Subject: Re: [boost] [review][constrained_value] Review ofConstrainedValueLibrary begins today
From: Robert Kawulak (robert.kawulak_at_[hidden])
Date: 2008-12-04 19:32:24
> From: Stjepan Rajko
> On Tue, Dec 2, 2008 at 6:53 PM, Robert Kawulak
> <robert.kawulak_at_[hidden]> wrote:
> > The rule is that the
> > result of the constraint invocation for the value must
> always be identical as
> > long as you don't access either of them as non-const.
> Perhaps a concise way to describe a requirement (addressing both these
> cases, as well as the const mutable problem) is to say that the
> constraint must depend only on what is mutable by expressions that
> require a non-const reference to the underlying object?
Not exactly. Constraint may depend on its own state too, but again it's not an
allowed situation if constraint may be somehow altered by a const reference and
change its judgement for unchanged value.

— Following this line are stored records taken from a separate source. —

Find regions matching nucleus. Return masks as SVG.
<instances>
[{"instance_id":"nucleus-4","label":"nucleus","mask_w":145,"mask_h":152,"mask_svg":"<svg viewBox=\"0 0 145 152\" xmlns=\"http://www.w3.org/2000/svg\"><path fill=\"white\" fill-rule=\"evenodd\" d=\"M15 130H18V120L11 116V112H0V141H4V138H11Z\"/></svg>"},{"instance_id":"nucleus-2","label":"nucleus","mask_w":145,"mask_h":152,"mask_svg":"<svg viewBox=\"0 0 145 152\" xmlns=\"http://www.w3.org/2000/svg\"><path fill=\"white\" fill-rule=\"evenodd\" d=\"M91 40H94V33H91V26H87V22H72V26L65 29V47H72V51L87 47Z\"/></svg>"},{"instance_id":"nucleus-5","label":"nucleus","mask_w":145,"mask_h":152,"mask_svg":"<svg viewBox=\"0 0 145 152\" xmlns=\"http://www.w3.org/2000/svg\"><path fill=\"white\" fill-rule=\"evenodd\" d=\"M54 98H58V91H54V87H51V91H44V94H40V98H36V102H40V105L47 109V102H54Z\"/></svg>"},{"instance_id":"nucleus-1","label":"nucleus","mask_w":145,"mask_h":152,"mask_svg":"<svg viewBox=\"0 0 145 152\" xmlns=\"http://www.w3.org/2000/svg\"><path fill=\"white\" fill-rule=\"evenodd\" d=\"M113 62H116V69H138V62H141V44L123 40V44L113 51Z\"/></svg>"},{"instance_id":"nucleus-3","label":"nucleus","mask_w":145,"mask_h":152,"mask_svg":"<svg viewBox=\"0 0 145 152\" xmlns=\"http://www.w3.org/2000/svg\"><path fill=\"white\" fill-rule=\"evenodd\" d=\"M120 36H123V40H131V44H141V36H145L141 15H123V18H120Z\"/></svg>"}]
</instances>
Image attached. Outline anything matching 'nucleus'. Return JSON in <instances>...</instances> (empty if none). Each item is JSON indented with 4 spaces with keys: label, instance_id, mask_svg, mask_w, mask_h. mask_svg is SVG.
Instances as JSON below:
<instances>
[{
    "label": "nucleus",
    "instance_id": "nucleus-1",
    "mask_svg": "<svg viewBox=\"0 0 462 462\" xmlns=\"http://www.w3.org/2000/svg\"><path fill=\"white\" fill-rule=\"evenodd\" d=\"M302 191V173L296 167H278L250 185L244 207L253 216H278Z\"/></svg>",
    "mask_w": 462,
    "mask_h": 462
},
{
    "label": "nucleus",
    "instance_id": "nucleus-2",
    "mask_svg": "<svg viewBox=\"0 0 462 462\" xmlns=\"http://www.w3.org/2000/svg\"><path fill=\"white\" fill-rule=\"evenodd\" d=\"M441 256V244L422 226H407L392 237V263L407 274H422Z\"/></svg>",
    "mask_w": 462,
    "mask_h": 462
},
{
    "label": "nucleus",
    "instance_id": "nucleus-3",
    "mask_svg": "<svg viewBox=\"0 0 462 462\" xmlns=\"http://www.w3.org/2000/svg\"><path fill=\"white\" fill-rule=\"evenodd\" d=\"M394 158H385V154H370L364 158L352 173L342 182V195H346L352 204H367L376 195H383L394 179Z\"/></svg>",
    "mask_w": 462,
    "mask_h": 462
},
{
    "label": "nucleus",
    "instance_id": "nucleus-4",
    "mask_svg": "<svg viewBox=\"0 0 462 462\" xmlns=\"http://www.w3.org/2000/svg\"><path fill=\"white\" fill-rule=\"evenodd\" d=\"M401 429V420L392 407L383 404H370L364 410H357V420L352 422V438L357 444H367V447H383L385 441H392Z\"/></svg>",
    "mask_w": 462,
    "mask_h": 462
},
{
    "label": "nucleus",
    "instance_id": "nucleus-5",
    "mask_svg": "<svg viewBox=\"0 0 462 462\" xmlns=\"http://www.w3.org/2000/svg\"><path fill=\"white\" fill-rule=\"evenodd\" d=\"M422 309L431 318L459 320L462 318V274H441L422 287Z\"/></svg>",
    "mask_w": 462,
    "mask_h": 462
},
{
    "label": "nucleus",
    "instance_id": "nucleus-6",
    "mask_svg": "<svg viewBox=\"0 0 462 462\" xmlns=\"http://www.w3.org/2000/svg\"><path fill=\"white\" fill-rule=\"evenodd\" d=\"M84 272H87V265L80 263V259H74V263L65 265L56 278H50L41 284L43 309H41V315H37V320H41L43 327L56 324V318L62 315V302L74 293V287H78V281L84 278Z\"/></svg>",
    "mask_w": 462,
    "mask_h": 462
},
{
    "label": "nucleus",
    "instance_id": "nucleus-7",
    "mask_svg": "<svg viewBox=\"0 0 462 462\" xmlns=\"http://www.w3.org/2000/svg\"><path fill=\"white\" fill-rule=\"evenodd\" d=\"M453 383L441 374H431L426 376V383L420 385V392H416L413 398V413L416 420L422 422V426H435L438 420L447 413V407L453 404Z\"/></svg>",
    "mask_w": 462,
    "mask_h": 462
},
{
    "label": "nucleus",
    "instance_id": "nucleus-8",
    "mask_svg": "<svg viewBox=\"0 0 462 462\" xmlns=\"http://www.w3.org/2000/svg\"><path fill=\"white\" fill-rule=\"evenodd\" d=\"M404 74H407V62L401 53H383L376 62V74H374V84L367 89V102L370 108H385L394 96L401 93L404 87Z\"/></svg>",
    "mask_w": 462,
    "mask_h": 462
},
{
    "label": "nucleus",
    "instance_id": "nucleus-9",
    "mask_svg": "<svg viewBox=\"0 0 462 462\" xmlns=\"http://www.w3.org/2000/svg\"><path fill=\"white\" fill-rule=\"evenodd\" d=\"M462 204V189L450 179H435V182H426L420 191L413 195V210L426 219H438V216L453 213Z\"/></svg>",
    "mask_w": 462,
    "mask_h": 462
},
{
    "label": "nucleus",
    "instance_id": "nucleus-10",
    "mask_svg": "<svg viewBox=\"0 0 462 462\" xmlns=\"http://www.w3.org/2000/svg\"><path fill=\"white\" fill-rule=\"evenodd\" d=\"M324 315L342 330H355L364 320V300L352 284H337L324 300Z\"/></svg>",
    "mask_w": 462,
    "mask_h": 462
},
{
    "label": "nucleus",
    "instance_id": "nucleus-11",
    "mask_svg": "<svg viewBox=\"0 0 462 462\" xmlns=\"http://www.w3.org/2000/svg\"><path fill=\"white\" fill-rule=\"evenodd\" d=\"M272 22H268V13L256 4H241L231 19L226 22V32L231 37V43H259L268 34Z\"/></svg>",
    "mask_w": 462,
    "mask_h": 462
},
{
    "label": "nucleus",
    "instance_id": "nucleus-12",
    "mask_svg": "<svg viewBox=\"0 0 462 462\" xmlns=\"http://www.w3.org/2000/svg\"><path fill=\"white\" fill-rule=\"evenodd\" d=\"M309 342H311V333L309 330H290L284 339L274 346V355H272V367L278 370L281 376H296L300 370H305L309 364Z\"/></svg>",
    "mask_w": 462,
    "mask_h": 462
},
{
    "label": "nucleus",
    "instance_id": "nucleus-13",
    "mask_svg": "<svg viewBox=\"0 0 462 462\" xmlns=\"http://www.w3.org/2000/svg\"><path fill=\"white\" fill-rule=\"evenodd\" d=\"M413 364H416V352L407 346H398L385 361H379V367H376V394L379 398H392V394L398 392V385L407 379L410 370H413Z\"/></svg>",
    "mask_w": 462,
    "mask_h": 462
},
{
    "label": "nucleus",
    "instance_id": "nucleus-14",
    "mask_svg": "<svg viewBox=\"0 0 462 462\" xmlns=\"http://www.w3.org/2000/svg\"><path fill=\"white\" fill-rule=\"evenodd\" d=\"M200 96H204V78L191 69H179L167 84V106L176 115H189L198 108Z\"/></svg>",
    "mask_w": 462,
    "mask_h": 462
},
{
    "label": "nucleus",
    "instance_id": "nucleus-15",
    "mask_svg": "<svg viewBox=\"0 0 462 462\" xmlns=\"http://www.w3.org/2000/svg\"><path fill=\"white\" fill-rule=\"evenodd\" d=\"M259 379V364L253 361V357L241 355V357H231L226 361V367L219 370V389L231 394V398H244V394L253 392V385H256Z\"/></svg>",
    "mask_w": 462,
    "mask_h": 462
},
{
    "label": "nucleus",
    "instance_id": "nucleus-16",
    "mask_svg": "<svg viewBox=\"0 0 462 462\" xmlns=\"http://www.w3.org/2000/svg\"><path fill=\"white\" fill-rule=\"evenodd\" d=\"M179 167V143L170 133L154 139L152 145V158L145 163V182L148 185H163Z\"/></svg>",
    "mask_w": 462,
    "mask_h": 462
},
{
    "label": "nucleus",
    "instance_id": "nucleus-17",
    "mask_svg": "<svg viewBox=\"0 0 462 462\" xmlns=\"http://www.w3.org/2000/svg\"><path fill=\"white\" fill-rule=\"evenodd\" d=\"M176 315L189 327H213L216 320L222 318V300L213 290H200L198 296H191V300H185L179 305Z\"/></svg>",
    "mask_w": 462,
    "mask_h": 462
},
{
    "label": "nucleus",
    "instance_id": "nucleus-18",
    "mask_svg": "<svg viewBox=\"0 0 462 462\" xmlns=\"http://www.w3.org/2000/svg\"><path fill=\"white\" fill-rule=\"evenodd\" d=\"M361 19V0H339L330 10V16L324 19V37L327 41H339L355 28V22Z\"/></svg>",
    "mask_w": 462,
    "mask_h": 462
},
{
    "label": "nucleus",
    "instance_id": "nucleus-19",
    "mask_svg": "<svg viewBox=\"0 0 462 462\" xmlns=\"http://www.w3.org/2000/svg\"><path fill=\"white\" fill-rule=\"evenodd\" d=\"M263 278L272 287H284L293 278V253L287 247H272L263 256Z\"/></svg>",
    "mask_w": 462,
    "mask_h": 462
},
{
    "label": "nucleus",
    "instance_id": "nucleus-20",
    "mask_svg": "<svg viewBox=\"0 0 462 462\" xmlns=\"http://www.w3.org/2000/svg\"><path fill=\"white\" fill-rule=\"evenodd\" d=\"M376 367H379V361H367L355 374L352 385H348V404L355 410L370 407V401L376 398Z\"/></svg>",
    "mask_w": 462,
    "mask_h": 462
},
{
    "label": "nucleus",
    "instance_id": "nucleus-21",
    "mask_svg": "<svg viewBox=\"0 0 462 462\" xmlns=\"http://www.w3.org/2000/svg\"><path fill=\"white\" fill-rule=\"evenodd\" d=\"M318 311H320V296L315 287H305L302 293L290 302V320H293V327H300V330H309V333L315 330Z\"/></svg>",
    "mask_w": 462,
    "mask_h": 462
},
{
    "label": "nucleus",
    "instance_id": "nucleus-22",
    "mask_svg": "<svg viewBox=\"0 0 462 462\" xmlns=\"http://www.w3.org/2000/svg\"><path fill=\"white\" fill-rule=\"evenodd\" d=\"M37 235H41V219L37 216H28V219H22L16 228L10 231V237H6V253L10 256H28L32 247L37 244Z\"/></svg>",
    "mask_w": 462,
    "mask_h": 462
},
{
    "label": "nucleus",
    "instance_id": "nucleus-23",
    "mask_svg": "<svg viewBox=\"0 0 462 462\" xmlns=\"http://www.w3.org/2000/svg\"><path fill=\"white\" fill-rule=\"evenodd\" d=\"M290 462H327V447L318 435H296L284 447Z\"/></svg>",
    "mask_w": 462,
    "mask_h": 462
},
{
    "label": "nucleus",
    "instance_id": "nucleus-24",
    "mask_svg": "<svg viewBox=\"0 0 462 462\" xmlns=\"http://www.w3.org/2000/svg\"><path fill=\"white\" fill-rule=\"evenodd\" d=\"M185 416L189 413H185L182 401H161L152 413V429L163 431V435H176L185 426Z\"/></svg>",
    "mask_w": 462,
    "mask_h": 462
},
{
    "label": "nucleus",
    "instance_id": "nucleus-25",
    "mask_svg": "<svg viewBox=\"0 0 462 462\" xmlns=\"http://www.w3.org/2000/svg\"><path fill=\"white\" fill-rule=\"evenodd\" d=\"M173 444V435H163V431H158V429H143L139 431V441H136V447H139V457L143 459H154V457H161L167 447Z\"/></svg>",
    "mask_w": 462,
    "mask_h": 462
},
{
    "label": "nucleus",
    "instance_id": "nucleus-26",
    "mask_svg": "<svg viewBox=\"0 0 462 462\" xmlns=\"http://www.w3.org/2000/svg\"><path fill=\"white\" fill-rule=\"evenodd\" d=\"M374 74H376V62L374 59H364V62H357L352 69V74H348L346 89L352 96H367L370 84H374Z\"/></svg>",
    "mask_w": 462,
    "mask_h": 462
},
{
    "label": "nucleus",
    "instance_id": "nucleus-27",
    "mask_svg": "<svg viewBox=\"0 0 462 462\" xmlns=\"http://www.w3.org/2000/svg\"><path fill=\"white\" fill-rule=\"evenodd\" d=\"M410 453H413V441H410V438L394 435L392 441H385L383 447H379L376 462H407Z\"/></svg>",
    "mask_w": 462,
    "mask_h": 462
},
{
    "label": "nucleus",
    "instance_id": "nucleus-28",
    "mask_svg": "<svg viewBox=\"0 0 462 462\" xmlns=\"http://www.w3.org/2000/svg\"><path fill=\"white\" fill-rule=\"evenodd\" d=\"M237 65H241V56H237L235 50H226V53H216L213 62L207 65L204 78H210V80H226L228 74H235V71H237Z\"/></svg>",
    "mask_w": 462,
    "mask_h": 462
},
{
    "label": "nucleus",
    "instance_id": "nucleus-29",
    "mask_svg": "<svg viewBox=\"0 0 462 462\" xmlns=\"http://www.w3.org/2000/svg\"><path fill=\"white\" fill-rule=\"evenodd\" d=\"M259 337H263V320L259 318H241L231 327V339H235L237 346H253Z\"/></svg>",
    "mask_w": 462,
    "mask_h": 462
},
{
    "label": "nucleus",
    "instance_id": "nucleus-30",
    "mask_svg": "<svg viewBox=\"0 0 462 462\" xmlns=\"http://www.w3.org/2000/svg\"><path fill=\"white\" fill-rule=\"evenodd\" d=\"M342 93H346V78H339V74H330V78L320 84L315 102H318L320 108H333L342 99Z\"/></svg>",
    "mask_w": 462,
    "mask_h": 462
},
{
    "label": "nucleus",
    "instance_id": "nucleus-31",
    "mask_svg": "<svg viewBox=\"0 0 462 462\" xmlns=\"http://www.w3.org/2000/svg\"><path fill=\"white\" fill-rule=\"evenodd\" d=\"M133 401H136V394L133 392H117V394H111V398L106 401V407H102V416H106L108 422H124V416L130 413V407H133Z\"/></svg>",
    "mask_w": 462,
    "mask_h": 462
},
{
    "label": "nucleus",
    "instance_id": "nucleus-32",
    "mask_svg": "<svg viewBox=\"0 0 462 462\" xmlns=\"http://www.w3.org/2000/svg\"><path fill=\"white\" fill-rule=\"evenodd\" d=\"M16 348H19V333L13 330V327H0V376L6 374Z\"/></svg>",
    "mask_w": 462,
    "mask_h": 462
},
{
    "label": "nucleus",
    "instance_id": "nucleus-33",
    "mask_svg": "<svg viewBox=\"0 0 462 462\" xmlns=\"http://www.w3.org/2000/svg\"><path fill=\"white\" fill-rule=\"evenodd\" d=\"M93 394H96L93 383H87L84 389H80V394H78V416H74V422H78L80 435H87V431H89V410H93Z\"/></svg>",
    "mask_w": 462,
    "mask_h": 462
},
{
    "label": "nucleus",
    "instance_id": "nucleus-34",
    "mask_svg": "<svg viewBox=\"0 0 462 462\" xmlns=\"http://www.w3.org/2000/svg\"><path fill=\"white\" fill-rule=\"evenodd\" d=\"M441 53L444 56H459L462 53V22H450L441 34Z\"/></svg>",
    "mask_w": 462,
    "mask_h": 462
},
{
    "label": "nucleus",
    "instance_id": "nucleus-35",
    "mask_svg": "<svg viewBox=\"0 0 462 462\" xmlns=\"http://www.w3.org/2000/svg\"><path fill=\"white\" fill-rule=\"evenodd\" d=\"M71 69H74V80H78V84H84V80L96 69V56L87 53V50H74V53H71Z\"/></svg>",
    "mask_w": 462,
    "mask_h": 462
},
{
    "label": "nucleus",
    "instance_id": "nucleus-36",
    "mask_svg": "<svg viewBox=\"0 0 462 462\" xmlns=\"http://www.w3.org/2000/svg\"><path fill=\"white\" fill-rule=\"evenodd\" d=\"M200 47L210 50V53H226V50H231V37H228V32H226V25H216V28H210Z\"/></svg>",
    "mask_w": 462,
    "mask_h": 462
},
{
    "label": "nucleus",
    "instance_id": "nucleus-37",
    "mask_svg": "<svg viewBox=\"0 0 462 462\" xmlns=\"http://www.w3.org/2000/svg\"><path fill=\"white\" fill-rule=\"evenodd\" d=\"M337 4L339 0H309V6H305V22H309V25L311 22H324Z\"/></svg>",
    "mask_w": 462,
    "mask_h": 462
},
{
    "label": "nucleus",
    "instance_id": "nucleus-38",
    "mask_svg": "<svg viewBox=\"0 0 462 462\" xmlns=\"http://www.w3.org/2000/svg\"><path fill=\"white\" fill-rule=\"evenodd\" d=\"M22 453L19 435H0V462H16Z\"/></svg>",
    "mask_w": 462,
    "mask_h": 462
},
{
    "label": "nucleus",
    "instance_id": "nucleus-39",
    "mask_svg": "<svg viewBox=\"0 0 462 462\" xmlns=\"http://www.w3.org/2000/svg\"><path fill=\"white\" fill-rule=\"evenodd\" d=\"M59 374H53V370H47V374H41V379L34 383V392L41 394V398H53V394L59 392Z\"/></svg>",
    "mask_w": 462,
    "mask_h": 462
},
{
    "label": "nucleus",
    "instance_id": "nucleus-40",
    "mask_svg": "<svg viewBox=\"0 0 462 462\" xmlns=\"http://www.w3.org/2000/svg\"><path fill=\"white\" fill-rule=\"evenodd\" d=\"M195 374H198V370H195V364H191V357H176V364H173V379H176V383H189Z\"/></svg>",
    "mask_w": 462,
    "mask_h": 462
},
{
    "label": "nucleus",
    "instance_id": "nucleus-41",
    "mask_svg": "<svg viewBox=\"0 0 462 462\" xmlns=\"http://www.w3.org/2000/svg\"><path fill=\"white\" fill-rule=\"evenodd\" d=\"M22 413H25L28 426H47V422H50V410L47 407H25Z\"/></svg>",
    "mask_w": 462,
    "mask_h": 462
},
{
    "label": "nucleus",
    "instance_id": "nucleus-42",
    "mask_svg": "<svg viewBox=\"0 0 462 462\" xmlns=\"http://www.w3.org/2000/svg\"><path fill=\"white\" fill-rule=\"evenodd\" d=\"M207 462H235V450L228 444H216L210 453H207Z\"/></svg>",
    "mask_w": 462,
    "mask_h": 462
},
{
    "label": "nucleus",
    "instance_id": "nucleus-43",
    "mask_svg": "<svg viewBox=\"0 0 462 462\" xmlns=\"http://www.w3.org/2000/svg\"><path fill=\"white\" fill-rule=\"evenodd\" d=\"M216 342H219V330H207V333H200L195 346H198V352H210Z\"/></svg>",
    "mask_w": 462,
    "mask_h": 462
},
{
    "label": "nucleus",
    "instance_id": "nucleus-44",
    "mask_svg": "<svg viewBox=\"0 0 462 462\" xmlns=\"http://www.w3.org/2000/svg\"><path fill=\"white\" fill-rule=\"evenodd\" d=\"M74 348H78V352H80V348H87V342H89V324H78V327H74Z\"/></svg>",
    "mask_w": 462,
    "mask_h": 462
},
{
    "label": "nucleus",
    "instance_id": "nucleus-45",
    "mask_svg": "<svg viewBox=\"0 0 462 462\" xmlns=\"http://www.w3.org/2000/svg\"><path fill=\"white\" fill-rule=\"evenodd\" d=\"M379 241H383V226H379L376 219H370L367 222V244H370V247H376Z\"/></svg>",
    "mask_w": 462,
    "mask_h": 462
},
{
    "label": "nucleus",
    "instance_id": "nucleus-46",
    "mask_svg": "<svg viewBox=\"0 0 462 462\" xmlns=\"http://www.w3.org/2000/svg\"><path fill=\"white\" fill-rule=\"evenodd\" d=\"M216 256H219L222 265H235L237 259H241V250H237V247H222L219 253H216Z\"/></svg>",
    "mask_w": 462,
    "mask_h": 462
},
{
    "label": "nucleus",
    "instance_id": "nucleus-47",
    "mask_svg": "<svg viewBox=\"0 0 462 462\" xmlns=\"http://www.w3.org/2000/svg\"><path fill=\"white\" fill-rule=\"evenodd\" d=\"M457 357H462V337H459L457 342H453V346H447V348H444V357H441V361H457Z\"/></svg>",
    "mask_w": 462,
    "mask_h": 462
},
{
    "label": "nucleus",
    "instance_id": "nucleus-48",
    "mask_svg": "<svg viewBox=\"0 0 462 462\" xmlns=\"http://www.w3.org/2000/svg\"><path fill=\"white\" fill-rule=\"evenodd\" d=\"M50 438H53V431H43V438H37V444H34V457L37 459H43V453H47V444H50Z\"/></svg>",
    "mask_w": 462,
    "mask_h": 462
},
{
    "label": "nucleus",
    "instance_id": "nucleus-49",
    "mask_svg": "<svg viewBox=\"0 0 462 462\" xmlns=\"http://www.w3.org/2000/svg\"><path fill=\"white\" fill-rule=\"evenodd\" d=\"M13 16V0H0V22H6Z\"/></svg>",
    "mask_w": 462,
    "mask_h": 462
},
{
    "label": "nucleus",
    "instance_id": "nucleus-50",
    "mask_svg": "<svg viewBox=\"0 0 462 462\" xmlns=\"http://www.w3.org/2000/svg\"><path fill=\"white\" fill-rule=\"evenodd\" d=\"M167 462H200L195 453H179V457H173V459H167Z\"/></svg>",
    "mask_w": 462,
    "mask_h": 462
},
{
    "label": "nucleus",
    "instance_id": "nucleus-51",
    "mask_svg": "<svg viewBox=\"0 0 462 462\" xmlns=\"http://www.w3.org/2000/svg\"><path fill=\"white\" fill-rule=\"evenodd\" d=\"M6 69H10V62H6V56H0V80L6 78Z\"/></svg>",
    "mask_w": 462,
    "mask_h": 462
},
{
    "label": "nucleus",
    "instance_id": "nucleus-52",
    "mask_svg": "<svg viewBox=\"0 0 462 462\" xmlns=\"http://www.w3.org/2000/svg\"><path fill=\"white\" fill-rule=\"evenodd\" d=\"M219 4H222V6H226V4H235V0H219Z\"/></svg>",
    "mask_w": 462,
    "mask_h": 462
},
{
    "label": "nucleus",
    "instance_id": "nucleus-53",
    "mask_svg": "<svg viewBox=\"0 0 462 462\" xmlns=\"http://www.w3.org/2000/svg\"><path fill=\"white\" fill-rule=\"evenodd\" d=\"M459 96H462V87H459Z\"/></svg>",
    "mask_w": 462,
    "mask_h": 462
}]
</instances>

> Are there also requirements that the way in which the underlying
> object is CopyConstructable and/or Swappable maintain the constraint?
> value_type temp = x.value();
> x = temp;
> If this is a frequent use case, I'd prefer to be able to write
> call_using_copy(f, x); or call_using_copy(&f, x); or
> something like that.
So is it a frequent use case? I have no idea. I never needed this.
> I just looked at the code (it's very nice to look at!), and am trying
> to get a grasp on the policy design. At first I had some doubts about
> it, but am getting more and more convinced that you have the design
> right. This is what I understand:
> * the policy gets called iff there is a problem
> * a problem happens when the underlying object is constructed with an
> invalid value, in which case the policy gets called with that invalid
> value as both the first and second parameters
> * a problem happens when an invalid value wants to be assigned to the
> underlying object, in which case the policy gets called with the
> current (valid) value as the first argument, and the new (invalid)
> value as the second argument
> * the first argument must satisfy the constraint when/if the
> policy returns.
Exactly. As to the last point -- more generally, the first argument must satisfy
the third argument (which can also be modified by the policy).